Sarebbe durato poco.
Sarebbe stato come volare.
  
Souvent, pour s’amuser,
 les hommes d’équipage prennent des albatros,
 vastes oiseaux des mers..... leurs grandes ailes blanches...
 Lui, naguère si beau, comme il comique et laid.... 
Le poète est semblable au prince des nuées
 Qui hante la tempête..... Exilé sur le sol....
 Ses ailes de géant l’empêchent de marcher.

E poi precipitare, come un uccello dalle ali spezzate, inesorabilmente in picchiata,  roteando inerme, deluso e sconfitto, verso il suo tragico destino.  
Magari proprio un albatros, maestoso uccello che amava tanto dopo aver letto quella poesia all'università.
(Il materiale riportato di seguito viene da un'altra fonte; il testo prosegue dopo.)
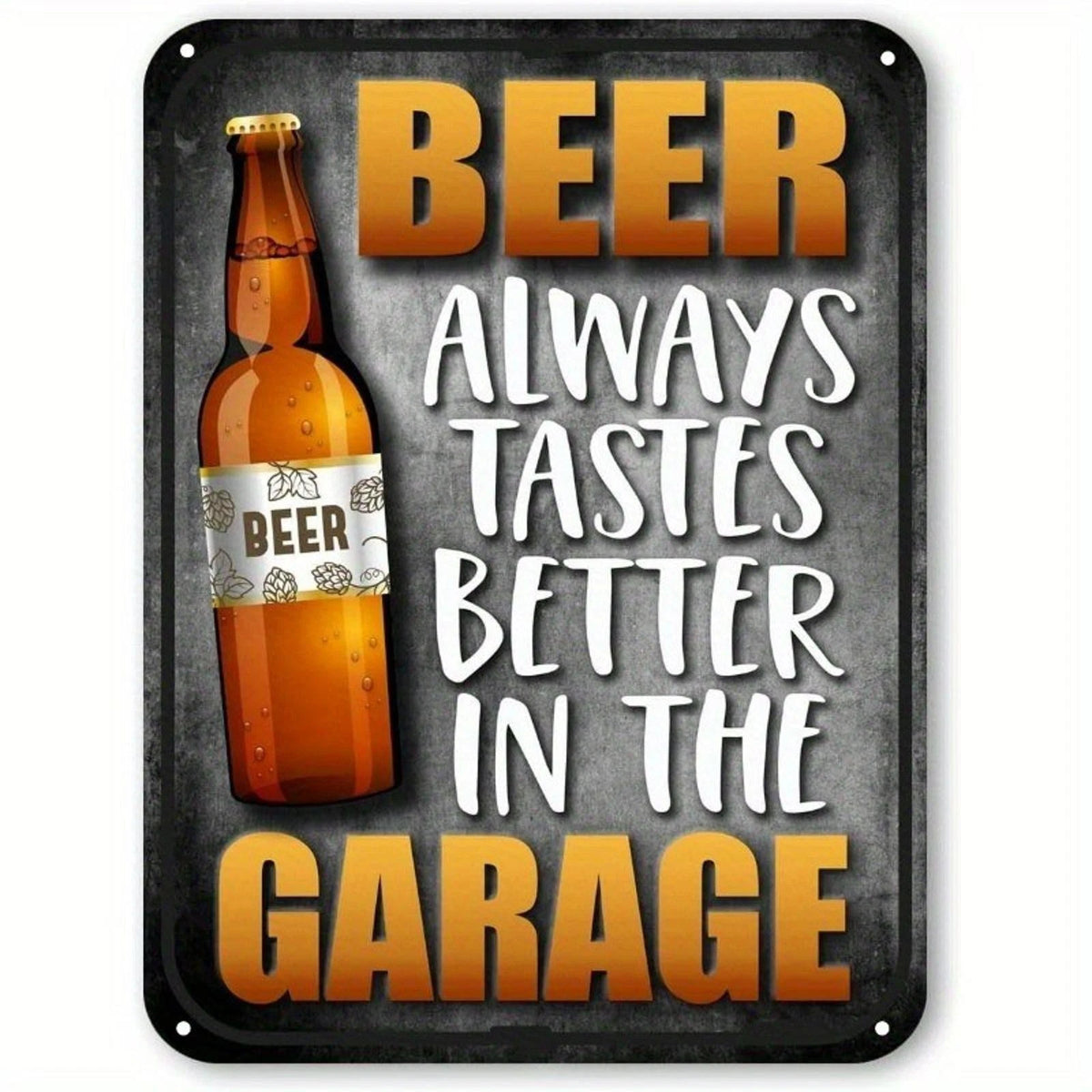 Vintage Beer Tastes Better in Garage Funny Aluminum Sign — product artwork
Non avrebbe sofferto molto. L'impatto con le rocce sporgenti l’avrebbe stordita se non uccisa sul colpo. Poi, finalmente, dopo tanta angoscia, dolori e tormenti, avrebbe trovato la pace. 
Niente più rancori né sensi di colpa, perché solo con la propria morte le persone pagano definitivamente il caro prezzo dei loro sbagli. Immaginò i volti allegri dei suoi figli, i loro occhi grandi e profondi, i loro sorrisi aperti e sereni. Prese a singhiozzare.
 Le lacrime cominciarono ad annebbiarle la vista, vedeva come se stesse piovendo a dirotto e, impazzita, si rifiutasse di azionare il tergicristallo. Eppure, in quel misto di confusione e di pianto, riuscì tuttavia a scorgere a pochi metri da lei qualcosa, un guizzo, un’ombra che proprio in quell’istante le tagliava la strada da sinistra a destra. Sembrava un gatto. Un gatto nero.  Senza pensarci due volte, Emma a due mani sterzò.